High-performance TSP solvers such as Lin-Kernighan-Helsgaun (LKH) search within a \emph{candidate graph} -- a small subset of edges pre-selected for the solver -- rather than over the complete graph. The two leading sparsification heuristics, $α$-Nearest and POPMUSIC, each fall short of the density-coverage balance: $α$-Nearest is dense with stable recall, while POPMUSIC is sparser but its recall degrades with scale. Their union closes the recall gap while remaining far below the complete graph in density, leaving room for further reduction.
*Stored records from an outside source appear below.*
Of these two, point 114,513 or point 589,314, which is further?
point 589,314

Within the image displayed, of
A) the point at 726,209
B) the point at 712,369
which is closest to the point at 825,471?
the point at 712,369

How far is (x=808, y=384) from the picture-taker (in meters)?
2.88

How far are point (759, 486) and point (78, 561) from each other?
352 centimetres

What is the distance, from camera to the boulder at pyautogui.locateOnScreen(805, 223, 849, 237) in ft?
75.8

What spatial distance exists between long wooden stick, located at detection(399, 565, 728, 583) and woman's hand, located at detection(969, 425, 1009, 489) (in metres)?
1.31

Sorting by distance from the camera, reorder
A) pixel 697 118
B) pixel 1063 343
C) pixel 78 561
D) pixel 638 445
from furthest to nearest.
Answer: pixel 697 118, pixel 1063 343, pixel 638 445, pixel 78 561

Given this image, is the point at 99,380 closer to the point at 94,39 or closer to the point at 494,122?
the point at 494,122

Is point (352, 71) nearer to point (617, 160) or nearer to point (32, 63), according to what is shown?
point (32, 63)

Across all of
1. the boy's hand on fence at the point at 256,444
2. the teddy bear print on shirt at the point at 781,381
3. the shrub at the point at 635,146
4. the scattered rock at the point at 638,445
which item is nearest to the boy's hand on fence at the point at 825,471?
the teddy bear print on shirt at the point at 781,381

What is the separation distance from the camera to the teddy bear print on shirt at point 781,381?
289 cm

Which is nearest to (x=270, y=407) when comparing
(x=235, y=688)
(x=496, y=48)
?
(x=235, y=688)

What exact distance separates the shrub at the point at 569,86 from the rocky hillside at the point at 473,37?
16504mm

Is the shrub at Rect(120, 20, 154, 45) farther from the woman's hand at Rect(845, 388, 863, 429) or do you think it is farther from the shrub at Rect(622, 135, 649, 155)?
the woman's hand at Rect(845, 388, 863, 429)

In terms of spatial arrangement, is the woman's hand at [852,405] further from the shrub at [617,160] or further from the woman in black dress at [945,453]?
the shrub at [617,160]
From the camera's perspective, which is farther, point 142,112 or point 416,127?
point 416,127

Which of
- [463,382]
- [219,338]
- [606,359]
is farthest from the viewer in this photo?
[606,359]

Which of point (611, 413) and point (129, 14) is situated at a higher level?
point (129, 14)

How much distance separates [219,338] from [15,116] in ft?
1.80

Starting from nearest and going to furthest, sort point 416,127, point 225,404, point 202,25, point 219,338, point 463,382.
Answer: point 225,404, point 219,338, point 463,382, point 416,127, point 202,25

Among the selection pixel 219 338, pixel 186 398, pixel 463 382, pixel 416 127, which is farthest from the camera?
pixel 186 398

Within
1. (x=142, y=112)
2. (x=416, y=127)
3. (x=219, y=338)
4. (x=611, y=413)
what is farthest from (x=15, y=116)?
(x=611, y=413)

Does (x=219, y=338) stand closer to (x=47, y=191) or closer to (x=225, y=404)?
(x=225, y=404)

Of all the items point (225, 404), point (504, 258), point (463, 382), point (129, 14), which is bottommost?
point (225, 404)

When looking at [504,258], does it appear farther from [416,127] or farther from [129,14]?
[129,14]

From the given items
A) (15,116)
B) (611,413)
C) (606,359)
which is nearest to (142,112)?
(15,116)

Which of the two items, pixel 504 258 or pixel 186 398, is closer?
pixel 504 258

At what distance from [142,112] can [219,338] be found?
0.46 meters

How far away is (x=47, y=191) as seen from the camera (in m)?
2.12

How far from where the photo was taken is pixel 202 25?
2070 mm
Existing learning-based sparsifiers score edges on the complete graph, an approach that is expensive and largely limited to Euclidean instances. We propose a two-stage method that inverts this logic. Stage~1 takes the union of $α$-Nearest and POPMUSIC, achieving near-perfect recall at ${\sim}6N$ edges. Crucially, the union annotates each edge with its \emph{source provenance} -- whether it was endorsed by $α$-Nearest, POPMUSIC, or both. Stage~2 trains a lightweight classifier on these annotated edges and prunes the lowest-scoring ones. Because dual-source edges are almost always optimal, the learning problem reduces to filtering the single-source subset -- a substantially easier task than classifying all $O(N^2)$ edges from scratch. Across four distance types, five spatial distributions, and problem sizes from 50 to 500, the pipeline reduces candidate-graph density by $37$-$47\%$ while retaining ${\geq}99.69\%$ of optimal-tour edges, and matches or exceeds the coverage of recent Euclidean-only neural sparsifiers at lower density at TSP500.

翻译：高性能TSP求解器（如Lin-Kernighan-Helsgaun, LKH）在候选图（即预先为求解器选定的一个小子集边）而非完整图上执行搜索。两种主流的稀疏化启发式方法，$α$-最近邻（$α$-Nearest）和POPMUSIC，均未能在密度与覆盖率之间取得平衡：$α$-最近邻密度高且召回率稳定，而POPMUSIC更稀疏但其召回率随规模增大而下降。将两者结合可在密度仍远低于完整图的前提下弥补召回率差距，为进一步压缩留下空间。现有基于学习的稀疏化方法在完整图上对所有边评分，该方式代价高昂且主要局限于欧几里得实例。我们提出一种两阶段方法，反转了这一逻辑。第一阶段取$α$-最近邻和POPMUSIC的并集，在约$6N$条边时达到近乎完美的召回率。关键在于，该并集为每条边标注了其来源归属——即该边是由$α$-最近邻、POPMUSIC还是两者共同推荐。第二阶段在此标注的边上训练一个轻量级分类器，并剪除评分最低的边。由于双源边几乎总是最优的，学习任务简化为过滤单源子集——这比从头分类所有$O(N^2)$条边容易得多。在四种距离类型、五种空间分布以及规模从50到500的问题上，该流程将候选图密度降低$37$-$47\%$，同时保留${\geq}99.69\%$的最优环边，并在TSP500上以更低密度达到或超越近期仅限欧几里得实例的神经稀疏化方法的覆盖率。